Tuesday, January 21, 2020

Cook v. Kernan (9th Cir. - Jan. 21, 2020)

There's only one Ninth Circuit opinion published today.  But it's an opinion that results, I suspect, directly from the institutional pre-argument structures of Ninth Circuit chambers.

It was a death penalty case.  Notice the past tense.  The guy was sentenced to death in 1994.  But a decade or so later, he got his sentenced reduced to LWOP on state habeas review because he was intellectually disabled and, under then-recent Supreme Court precedent, we don't execute people like that.

So then he files his federal habeas petition, which continues in federal court the challenges to his conviction that he had filed in state court and that the state court rejected.  It's an AEDPA case, so the federal court grants a degree of deference to the state court's conclusions in this regard.  The primary issue is whether the state court correctly concluded that the defendant validly waived his rights under Miranda.

(1) One judge on the panel, Randy Smith, concludes that the state court reasonably concluded that the waiver was valid, and thus that relief should be denied.  (2) One other judge on the panel, Callahan, agrees with Judge Smith that the waiver was valid, and thus that relief should be denied, but also believes that, independently, even if the waiver wasn't valid, it would be reasonable to conclude that the error was harmless, and thus relief denied on that separate basis as well.  (To be clear:  I mention Judge Smith's first name because there are two "Smith's" on the Ninth Circuit, but there's only one "Callahan," which is why I don't mention her first name.  No disrespect intended.)  (3) The last judge on the panel, Murguia, disagrees with both of these conclusions, and accordingly believes that habeas relief should be granted.

Given this lineup, on first principles, the "normal" way you might think the respective opinions should be issued are for (1) Judge Smith to author the majority opinion, (2) Judge Callahan to join the majority opinion in full, but also to file a concurrence making her point about any arguable error being harmless in any event, and (3) Judge Murguia to dissent.

But, instead, Judge Callahan authors the majority opinion and also files a separate concurrence to her own opinion.  (Judge Murguia, obviously, dissents.)  Why adopt this structure rather than the more traditional (and, perhaps, straightforward) lineup?

I suspect it's because of which judge was responsible for the bench memo.

I would bet that Judge Callahan's chambers was in charge of preparing the pre-argument bench memoradum for the panel, which described the facts of the case, the arguments, and the relevant doctrinal principles.  Since Judge Callahan's chambers wrote that, and since that memorandum ultimately became (at least in structure) the "backbone" of the majority opinion that rejected relief, she was the one assigned to author the majority opinion.  Which in turn meant that since she was not able to get Judge Smith on board for holding that any error was harmless, she then needed to concur to her own opinion in order to express this singularly-held point.  (We don't know whether Judge Smith's decided not to join the harmless error part after argument or, instead, only after the draft majority opinion was circulated, but either way, the result was the same.)

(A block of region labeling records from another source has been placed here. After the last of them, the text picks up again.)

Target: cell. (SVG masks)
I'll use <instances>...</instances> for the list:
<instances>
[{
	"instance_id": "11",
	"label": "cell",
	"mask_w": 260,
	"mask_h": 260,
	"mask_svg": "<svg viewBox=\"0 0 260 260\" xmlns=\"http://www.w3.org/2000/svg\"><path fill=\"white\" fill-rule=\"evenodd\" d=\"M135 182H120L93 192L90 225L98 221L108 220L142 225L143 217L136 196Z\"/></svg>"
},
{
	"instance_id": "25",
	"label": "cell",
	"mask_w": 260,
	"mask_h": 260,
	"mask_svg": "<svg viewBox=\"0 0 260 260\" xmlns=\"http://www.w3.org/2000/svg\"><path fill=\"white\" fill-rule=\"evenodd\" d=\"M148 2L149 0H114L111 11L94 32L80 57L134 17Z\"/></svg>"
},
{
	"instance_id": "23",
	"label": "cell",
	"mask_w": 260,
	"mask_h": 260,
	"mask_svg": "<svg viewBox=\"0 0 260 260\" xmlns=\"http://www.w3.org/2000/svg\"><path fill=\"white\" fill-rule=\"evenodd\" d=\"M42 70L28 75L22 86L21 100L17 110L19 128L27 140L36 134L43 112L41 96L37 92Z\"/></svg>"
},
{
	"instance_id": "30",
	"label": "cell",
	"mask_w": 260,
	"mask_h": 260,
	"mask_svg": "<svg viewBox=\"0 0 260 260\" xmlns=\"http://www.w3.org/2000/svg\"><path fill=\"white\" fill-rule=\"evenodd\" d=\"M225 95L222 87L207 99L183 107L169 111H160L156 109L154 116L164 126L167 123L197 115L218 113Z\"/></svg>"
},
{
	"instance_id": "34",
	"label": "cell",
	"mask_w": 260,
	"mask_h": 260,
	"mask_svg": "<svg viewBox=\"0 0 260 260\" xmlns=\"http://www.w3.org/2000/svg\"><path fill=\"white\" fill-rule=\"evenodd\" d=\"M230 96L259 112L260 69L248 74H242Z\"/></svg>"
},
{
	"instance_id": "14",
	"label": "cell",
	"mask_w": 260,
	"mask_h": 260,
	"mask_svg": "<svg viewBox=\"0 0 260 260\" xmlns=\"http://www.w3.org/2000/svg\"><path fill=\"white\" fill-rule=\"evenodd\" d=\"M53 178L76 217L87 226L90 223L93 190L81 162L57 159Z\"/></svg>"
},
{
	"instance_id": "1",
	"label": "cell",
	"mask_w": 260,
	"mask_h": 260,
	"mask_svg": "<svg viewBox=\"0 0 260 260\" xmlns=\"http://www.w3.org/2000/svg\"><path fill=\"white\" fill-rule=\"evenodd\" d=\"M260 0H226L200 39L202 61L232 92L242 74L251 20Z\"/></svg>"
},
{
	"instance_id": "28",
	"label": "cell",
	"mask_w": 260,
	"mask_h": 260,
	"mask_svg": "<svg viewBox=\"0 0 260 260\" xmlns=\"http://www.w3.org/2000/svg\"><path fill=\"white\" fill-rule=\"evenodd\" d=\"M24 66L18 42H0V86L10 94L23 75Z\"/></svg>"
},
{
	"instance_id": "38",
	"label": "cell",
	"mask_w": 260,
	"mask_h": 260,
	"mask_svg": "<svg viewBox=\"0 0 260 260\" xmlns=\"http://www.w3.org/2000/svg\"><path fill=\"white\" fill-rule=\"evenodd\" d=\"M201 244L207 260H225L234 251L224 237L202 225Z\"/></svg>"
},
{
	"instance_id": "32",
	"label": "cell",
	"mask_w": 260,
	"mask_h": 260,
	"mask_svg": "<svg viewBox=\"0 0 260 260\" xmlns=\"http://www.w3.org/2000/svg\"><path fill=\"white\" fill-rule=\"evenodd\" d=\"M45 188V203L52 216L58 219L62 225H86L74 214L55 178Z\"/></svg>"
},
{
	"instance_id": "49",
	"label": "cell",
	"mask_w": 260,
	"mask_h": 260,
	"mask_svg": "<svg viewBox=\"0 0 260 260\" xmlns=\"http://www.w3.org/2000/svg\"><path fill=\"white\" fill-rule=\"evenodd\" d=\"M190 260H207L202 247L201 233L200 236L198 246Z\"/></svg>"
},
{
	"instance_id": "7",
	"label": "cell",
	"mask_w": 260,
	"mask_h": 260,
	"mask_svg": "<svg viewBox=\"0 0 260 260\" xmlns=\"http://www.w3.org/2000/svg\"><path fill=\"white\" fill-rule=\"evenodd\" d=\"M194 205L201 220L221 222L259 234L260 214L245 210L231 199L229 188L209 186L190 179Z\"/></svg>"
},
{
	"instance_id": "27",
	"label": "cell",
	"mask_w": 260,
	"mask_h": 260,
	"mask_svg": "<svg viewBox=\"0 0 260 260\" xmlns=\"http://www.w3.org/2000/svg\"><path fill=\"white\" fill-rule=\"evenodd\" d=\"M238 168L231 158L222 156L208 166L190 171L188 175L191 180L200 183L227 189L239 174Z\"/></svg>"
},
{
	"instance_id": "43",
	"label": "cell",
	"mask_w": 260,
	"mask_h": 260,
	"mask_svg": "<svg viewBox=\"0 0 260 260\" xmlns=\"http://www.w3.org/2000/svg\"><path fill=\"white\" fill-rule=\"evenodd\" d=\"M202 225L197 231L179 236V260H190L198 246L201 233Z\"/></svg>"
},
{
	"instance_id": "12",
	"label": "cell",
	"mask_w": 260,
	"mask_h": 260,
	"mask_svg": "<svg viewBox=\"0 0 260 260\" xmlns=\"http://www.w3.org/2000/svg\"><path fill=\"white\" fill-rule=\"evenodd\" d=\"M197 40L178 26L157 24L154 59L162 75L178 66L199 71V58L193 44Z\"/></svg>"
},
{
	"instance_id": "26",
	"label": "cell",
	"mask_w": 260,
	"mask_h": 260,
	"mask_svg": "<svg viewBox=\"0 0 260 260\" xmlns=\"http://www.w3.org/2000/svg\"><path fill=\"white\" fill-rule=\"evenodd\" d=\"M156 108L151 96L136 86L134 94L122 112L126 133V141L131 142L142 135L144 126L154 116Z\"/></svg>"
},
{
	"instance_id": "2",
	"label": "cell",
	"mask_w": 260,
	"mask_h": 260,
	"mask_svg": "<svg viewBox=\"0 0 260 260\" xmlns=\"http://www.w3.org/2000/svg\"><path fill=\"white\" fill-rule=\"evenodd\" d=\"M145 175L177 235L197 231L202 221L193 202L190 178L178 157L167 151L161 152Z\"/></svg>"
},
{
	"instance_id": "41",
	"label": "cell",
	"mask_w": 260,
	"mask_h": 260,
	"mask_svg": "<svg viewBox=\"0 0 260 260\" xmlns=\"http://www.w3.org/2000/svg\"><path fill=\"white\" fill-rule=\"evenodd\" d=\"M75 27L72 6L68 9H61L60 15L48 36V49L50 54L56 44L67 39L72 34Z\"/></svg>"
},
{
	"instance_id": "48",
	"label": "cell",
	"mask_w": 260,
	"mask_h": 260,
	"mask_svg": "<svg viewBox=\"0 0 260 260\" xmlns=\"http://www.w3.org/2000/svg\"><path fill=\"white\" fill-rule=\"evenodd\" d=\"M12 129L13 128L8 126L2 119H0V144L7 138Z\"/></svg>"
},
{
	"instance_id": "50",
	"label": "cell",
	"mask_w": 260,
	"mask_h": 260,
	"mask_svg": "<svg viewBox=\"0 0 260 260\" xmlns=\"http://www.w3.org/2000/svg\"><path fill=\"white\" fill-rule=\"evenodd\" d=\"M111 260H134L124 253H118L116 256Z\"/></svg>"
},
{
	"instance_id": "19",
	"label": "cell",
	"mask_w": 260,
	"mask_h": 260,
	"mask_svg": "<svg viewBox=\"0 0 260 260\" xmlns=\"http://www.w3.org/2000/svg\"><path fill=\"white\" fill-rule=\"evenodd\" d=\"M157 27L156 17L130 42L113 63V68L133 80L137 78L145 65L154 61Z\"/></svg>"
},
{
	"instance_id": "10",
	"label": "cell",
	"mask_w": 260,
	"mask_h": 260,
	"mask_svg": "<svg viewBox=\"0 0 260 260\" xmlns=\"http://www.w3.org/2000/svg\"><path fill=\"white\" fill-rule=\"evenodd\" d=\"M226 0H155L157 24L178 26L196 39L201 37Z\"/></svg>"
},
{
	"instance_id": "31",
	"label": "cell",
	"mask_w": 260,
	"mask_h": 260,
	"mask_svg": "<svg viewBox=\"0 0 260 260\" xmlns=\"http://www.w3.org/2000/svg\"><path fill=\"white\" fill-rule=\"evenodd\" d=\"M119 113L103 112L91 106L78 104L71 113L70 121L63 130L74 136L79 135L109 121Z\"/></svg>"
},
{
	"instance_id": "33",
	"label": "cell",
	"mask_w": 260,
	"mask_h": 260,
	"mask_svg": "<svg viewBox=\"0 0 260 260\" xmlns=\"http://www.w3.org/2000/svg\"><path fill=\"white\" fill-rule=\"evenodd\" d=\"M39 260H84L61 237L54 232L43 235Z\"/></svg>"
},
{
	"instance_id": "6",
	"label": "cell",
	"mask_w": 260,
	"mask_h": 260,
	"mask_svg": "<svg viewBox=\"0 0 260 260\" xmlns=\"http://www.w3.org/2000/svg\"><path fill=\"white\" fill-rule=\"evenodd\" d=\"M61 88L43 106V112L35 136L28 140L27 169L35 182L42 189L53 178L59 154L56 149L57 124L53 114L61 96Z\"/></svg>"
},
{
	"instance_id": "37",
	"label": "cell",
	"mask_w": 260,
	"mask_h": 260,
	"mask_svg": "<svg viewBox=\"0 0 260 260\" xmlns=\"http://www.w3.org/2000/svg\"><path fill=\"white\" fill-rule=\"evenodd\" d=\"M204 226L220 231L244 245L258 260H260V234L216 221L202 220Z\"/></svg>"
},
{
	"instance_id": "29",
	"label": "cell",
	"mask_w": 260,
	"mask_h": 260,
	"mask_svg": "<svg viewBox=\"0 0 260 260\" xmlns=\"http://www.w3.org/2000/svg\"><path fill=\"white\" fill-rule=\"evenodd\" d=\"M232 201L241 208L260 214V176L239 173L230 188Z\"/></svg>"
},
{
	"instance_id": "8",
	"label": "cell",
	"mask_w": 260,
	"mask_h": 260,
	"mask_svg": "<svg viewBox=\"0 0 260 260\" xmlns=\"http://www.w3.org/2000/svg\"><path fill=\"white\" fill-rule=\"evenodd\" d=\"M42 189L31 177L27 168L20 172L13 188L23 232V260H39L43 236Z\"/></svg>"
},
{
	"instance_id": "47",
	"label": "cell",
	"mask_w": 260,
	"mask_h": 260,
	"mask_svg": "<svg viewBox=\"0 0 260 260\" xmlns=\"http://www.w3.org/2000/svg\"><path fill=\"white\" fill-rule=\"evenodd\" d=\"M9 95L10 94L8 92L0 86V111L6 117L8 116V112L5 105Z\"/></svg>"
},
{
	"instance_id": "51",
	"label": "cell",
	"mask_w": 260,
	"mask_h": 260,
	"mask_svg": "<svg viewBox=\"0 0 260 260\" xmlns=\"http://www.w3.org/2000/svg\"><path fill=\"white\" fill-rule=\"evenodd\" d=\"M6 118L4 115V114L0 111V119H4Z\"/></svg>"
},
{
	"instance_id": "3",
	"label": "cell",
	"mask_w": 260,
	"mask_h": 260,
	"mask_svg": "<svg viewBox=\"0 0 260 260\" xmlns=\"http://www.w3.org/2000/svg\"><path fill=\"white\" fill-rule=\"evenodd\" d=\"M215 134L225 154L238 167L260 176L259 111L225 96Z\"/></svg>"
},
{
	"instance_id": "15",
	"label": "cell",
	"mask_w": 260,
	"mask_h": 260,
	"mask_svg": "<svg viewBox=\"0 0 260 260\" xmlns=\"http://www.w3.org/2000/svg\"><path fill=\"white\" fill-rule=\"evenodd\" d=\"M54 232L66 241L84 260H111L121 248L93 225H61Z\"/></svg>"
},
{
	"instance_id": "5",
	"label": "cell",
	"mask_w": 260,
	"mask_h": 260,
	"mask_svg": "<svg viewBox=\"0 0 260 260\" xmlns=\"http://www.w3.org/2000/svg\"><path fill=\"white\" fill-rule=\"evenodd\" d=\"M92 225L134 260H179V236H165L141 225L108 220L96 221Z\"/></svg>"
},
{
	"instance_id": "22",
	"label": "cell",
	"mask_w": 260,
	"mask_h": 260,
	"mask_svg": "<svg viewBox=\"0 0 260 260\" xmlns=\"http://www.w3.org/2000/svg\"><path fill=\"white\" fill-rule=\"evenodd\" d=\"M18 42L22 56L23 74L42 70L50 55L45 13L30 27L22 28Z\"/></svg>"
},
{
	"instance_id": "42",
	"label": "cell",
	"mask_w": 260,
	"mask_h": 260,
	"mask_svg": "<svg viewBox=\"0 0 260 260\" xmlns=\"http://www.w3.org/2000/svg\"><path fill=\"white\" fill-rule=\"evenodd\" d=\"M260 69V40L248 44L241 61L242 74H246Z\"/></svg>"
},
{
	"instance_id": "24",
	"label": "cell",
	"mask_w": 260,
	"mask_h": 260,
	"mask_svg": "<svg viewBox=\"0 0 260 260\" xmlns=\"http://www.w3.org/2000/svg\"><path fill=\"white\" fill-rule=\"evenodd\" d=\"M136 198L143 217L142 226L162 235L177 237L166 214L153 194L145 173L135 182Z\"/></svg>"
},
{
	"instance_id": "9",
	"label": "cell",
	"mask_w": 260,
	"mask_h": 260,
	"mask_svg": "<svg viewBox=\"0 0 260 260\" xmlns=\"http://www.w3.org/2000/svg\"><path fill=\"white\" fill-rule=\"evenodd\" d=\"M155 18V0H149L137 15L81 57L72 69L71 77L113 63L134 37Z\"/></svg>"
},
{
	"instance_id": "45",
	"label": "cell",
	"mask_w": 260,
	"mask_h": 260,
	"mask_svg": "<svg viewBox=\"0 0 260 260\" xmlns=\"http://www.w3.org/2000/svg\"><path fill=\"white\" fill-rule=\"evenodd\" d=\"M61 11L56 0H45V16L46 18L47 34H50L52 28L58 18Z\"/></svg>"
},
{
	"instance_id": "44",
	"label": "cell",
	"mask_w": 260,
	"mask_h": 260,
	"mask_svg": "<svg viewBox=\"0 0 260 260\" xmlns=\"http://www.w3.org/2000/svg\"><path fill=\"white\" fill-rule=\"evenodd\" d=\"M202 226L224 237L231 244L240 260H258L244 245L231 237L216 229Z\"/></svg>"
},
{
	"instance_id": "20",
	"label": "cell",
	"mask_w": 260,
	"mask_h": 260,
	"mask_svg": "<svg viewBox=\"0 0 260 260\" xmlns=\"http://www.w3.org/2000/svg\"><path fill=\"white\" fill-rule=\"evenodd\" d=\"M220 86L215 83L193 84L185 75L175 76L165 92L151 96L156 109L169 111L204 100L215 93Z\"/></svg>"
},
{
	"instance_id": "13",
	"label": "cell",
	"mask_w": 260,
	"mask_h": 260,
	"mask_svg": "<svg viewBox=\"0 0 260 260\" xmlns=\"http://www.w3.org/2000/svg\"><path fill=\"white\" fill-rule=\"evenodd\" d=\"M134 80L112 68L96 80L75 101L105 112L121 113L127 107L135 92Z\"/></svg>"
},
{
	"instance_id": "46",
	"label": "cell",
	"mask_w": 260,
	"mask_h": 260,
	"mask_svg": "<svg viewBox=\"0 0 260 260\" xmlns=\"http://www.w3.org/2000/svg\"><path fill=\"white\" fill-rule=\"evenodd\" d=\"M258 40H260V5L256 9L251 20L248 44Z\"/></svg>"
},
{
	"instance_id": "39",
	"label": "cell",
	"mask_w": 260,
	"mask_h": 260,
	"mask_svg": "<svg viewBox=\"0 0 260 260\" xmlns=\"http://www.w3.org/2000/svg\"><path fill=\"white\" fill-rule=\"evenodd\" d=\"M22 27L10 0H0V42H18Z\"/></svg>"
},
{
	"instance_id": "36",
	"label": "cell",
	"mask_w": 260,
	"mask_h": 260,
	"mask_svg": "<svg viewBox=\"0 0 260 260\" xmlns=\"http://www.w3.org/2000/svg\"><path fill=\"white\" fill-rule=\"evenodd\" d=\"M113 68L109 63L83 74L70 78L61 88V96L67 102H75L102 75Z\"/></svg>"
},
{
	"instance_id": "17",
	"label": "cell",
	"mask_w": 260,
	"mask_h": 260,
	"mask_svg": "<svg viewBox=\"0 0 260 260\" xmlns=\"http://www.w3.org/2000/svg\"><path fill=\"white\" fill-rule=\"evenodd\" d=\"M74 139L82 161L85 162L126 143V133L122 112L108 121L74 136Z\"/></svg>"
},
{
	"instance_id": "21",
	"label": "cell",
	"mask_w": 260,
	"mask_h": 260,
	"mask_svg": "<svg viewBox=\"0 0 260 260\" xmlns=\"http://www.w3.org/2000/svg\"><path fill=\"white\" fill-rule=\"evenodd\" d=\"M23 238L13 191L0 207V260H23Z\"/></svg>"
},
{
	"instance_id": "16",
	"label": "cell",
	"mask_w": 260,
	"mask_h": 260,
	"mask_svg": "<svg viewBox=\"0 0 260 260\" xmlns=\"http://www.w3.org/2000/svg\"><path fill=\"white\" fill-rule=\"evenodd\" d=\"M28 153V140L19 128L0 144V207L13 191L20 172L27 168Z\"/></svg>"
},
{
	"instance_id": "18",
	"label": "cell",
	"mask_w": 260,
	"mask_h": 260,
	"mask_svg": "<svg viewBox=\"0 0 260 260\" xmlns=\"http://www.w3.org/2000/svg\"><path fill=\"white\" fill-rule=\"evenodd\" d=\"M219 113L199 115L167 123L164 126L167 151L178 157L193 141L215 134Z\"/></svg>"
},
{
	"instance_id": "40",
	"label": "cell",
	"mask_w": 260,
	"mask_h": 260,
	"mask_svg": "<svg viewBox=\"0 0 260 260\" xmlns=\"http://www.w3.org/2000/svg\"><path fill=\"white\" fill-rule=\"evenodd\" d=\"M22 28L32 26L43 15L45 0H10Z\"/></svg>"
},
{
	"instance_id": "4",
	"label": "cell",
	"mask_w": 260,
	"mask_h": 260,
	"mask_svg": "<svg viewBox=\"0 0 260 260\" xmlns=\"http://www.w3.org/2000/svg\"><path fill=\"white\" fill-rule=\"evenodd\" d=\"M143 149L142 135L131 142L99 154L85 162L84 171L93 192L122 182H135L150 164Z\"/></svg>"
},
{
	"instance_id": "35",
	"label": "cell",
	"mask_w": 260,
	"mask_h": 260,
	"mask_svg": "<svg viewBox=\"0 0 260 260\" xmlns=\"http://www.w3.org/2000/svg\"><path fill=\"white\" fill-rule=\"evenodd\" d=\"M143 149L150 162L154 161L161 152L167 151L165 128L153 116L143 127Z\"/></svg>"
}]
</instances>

All of which would have been unnecessary if Judge Smith -- who held the narrowest view of the case shared by a majority of the panel -- had been the one selected to author the majority opinion.  But this was not to be.  A reality that I suspect would have been different had Judge Smith's chambers to have been the one to write the original bench memo.

All speculation on my part, of course.  But speculation that I nonetheless believe is probably right.